最后她从树上下来,搬着剧组的伸缩梯重新找了角度。
十分钟后,苏映高高抬起手,冲他比了个“ok”。
因为地理位置靠西,虽然回到客栈时天上还布着一点暗金色的云霞,但
时间已晚,老板娘已摆起夜宵。前边在车上只是简单吃了干粮果腹,于是苏映和老板娘点了两碗牛肉面,端着盘子跟着沈泽延身后上了楼。

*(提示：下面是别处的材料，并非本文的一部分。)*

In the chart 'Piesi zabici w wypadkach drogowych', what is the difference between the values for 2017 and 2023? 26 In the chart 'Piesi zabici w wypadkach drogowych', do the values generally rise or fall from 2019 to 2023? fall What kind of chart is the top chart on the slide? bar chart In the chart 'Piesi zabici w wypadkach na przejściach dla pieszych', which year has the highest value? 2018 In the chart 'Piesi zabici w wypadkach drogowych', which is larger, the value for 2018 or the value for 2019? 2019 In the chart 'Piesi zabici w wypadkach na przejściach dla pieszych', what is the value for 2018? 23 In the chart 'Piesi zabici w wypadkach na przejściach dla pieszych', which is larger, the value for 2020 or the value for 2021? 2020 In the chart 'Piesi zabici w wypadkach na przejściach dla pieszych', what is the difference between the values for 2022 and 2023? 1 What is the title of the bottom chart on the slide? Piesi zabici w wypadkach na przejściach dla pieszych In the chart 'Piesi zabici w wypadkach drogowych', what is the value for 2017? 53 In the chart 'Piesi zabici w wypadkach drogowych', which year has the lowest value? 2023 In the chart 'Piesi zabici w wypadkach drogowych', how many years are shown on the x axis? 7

客栈是由自建房改造,虽说是一室一厅的布局,但空间真的不大,小客厅的一面墙上贴着一大片镜子,苏映坐上吧台的高脚凳,大方开口:“今晚我请客,喏,这份是你的。”
“谢谢。”沈泽延礼貌性地应着。
看他拍了一下午的戏,苏映也来了表演瘾。她学着大老板的模样,阔绰地挥了挥手:“还想吃什么,随便选,我给老板娘打电话。”
“什么都可以吗?”沈泽延笑着问。
“当然。”苏映用筷子卷起面条。
“那……”沈泽延将声音压到最轻,抬手捂在她耳边,低喃了句,“那能选苏映吗,我想吃她。”
……
“嗒。”筷子掉到桌上。
成年人还是夫妻,那“吃”这个字自然别有深意。
几秒后,姑娘慢慢抬眼,结果发现沈泽延没事人似的,正神情自若地看着镜子里的她,就仿佛前一秒前耍流氓的那个人是别人。苏映自然不具备那样的心(厚)理(脸)素(皮)质,和之前无数次一样——姑娘从额头到脖子都染上了一层好看的浅红色。

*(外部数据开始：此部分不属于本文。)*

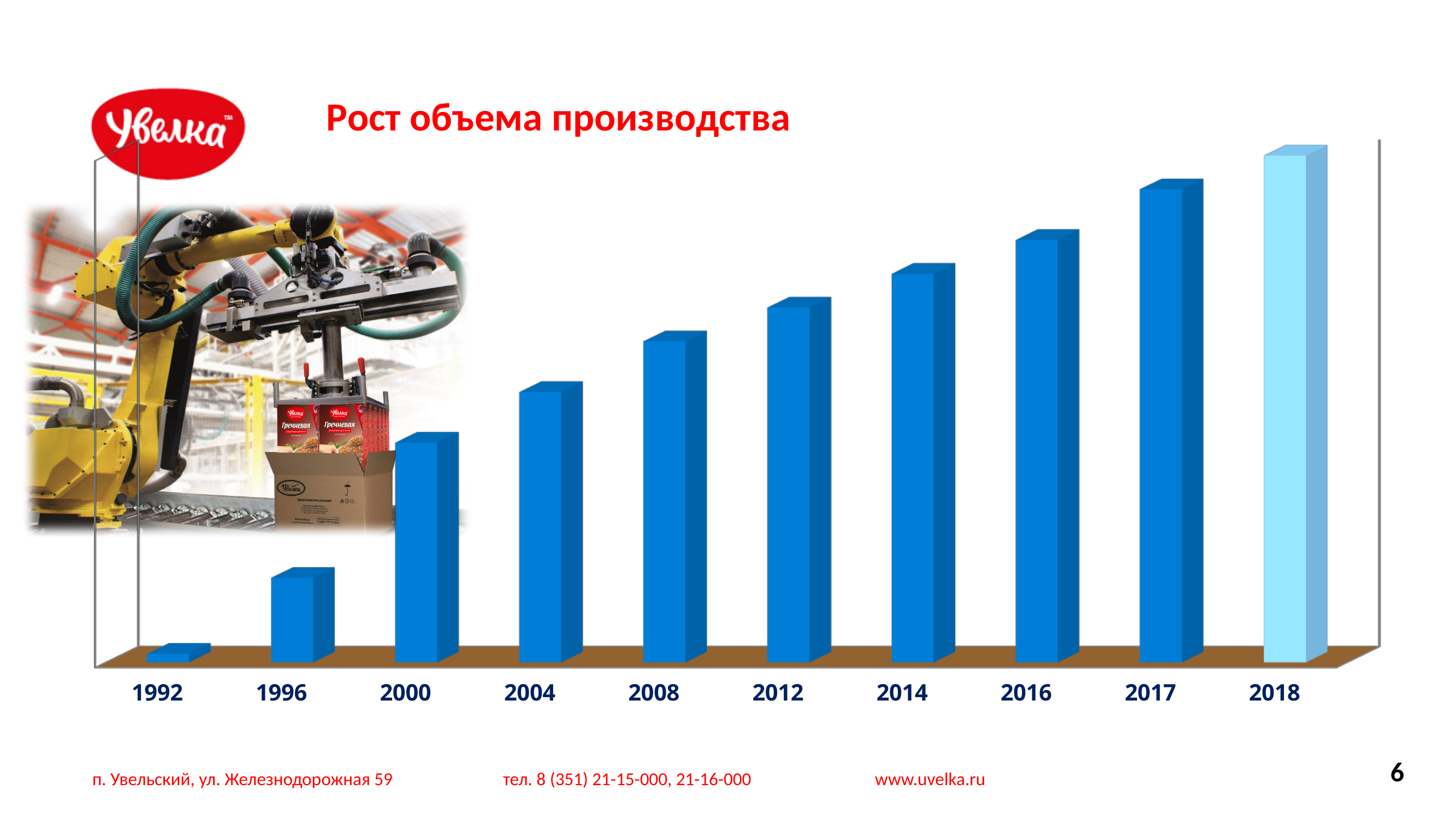
What is the first year shown on the x axis? 1992 Which is larger, the value for 2000 or the value for 1996? 2000 Do the values rise or fall from 1992 to 2018? rise Which year has the highest bar in the chart? 2018 Which is larger, the value for 2018 or the value for 2017? 2018 Which is larger, the value for 2004 or the value for 2008? 2008 What is the title of the chart? Рост объема производства How many years are shown on the x axis of the chart? 10 Which year's bar is drawn in a lighter blue than the others? 2018 Which year has the lowest bar in the chart? 1992 What kind of chart is shown on the slide? bar chart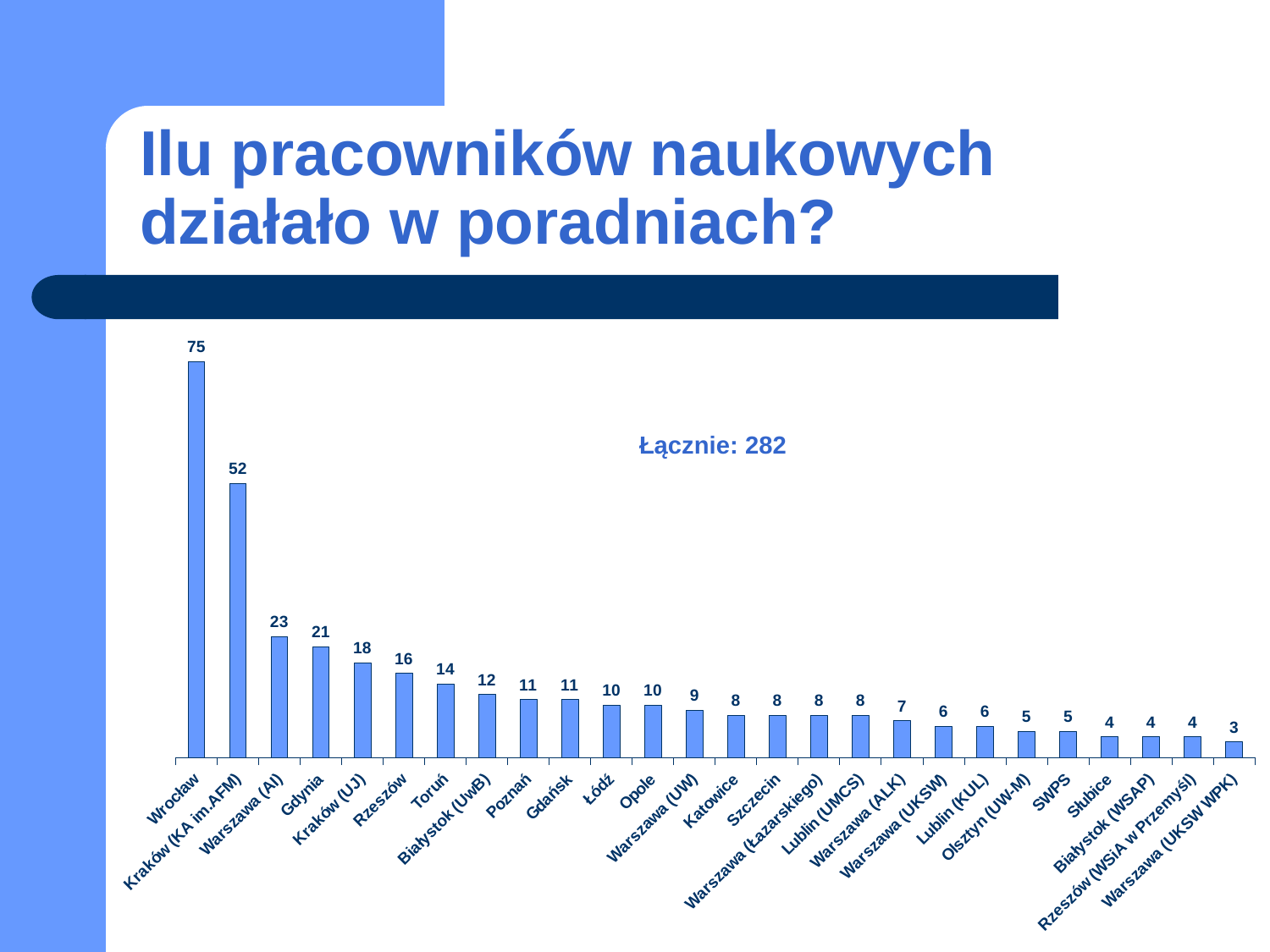
How many categories are shown on the x axis? 26 Do the values rise or fall from left to right along the x axis? fall Which is larger, the value for Warszawa (AI) or the value for Kraków (UJ)? Warszawa (AI) Which category has the highest value? Wrocław What is the difference between the values for Wrocław and Kraków (KA im.AFM)? 23 What is the value for Kraków (KA im.AFM)? 52 What is the value for Gdynia? 21 Which category has the lowest value? Warszawa (UKSW WPK) What is the value for Toruń? 14 What is the value for Wrocław? 75 What type of chart is shown on the slide? bar chart What total is stated in the text label inside the chart area? Łącznie: 282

苏映脸皮薄,难免来了情绪:“说、说什么呢,这顿夜宵我不请了。”
沈泽延笑着“嗯”了声:“这个客栈没有记账服务,你之所以能把面拿回来,是因为前边去洗手时,我已经顺便结账了。”
套路!果然,都是套路啊……
苏映气呼呼地瞪了眼沈泽延,都快被他气饱了。
吃完夜宵,姑娘把碗送回楼下归还。老板娘鲜少见到这样的客人,诧异之余送给她一份蛋糕。苏映拎着蛋糕回到客房坐下后,莫名地就有些不想理沈泽延。
那人倒是很识眼色,挨着走下后,轻轻拉住她的手。
“生气了?”他问。
苏映闷闷“嗯”了声:“不喜欢你前面那样。”
“在公开场合,我对苏映一直都是正正经经。”那人道。
苏映:“那私下呢?”
沈泽延笑出声,“夫妻间偶尔也需要用情趣来调节,你觉得呢?”
姑娘愣了下,猛地咬唇。
不鸣则已,一鸣惊人。明明是带着点颜色的话题,可沈泽延这人神色平静,语气缓和,就好像是在和她探讨一个学术问题。而面红耳赤,像干了坏事的人,却是苏映自己。